Dr. Vicki Goodman
Company: Bristol-Myers Squibb
Title: VP and Development Lead, Opdivo/Yervoy Melanoma/GU
Take a look at Dr. Vicki Goodman’s R&D resume and you’ll see several of the boldest-face brand names in oncology these days. The melanoma duo Tafinlar and Mekinist, for example, which she worked on during a stint at GlaxoSmithKline.
But the boldest name of all is Opdivo, Bristol-Myers Squibb’s breakthrough immuno-oncology treatment, now approved in a variety of cancers--and in development for more.
Opdivo is one of the most closely watched products on the pharma scene, but Goodman isn’t one to be intimidated by its place in the spotlight. She’s been expecting big advances in cancer treatment for years. Working in a lab during her medical training, she quickly realized that new insights into the molecular basis of cancer “would fundamentally change how cancer is treated,” she said. And she wanted to be a part of that.
Plus, Goodman is too busy to be dazzled. In her charge is not only Opdivo, but Opdivo in combination with Yervoy, a complementary cancer immunotherapy first approved in 2011. With a new development team she launched just over a year ago, she’s ushered Opdivo and Yervoy through U.S. and E.U. approval as the first immuno-oncology combination therapy in melanoma, and saw Opdivo to an FDA nod in kidney cancer, too.
“It’s been a great experience to be a part of the development of these drugs,” Goodman said.
Getting here required not only smarts, expertise, and a lot of hard work, but advance planning--something other ambitious women might want to note. With the cooperation of Nature, Goodman had her first baby after her medical residency--a notoriously time-consuming period in a doctor’s education--and before her fellowship began. As a fellow, she had some flexibility and a slightly less demanding work schedule, she said, which helped with the early days of motherhood.
Then, her second child came along at the end of her fellowship, just before she joined the FDA, where her hours were set, and flexible work schedules.
“I was very intentional about planning my children,” Goodman said with a laugh.
Now, she uses that planning skill to carve out time for her family. She structures her schedule so that she can be home for dinner most nights. “I think for truly career-oriented people, you do have to be intentional about it,” she said. “We are so immersed in the work that we do and the importance of the work that we do. It’s hard to turn that off sometimes.”
Goodman credits flexible work policies for making it easier for women to have a career and a family life, but she gives even more credit to her husband for making parenthood a team affair. “We have a partnership and really work together,” she said. “He sees it not as a maternal responsibility but a parental responsibility.”

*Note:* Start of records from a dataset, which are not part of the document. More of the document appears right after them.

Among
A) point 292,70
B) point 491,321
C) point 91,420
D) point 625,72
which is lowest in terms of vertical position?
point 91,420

Like many scientists in oncology drug development, Goodman was drawn into the field after cancer took a personal toll on her family. “That really cemented my decision to move into oncology and ultimately toward developing new treatments as a way to have the most impact for patients,” she said. “Rather than one at a time, to help patients as a group.”
After wrapping up her medical education, Goodman joined the FDA as a medical reviewer. It was a steep learning curve--“I refer to that time as my second fellowship,” she said--but it gave her a multidisciplinary look at the drug approval process, and insight into how the agency makes regulatory decisions. “It was a great foundation for a career in industry,” she said.
From the FDA she moved to GSK, where she worked for 8 years, quickly advancing up the ladder as she worked on Tafinlar, Mekinist, Votrient, and several early-stage assets in epigenetics.
Goodman then joined Bristol-Myers in early 2015, as GSK was preparing to trade its oncology business to Novartis, specifically because she wanted to work in the cutting-edge immunology field.
But Goodman’s favorite part of the job now isn’t in the lab or working with her team on a project. It’s the opportunity to meet patients who’ve been treated with the drugs she’s developing. When patients share their experiences -- good and bad -- on Opdivo and/or Yervoy, “That gives a great perspective in how the work we’re doing helps individual people,” Goodman said. “When they come and talk to us, share their stories, it’s really incredibly moving and drives home the work that we do.”
Working in a field that can be dominated by men, Goodman has noticed that, over the years, companies have grown more intent on hiring and promoting women--“not just sitting around talking about it,” she said. More than policies, it’s the culture of a company that’s most important, from senior leadership on down, she said.
Pointing to statistics that show women and men at parity when entering the workforce, but women losing ground steadily as they move up the org chart, she said that it’s especially important for senior male leaders to be willing to mentor women.
“I don’t see anything that would create a seismic shift, but do see over time a pipeline of women leaders developing, to advance to senior levels in their companies,” she said. “Not a seismic shift to parity in the C-suite but certainly changes over time.”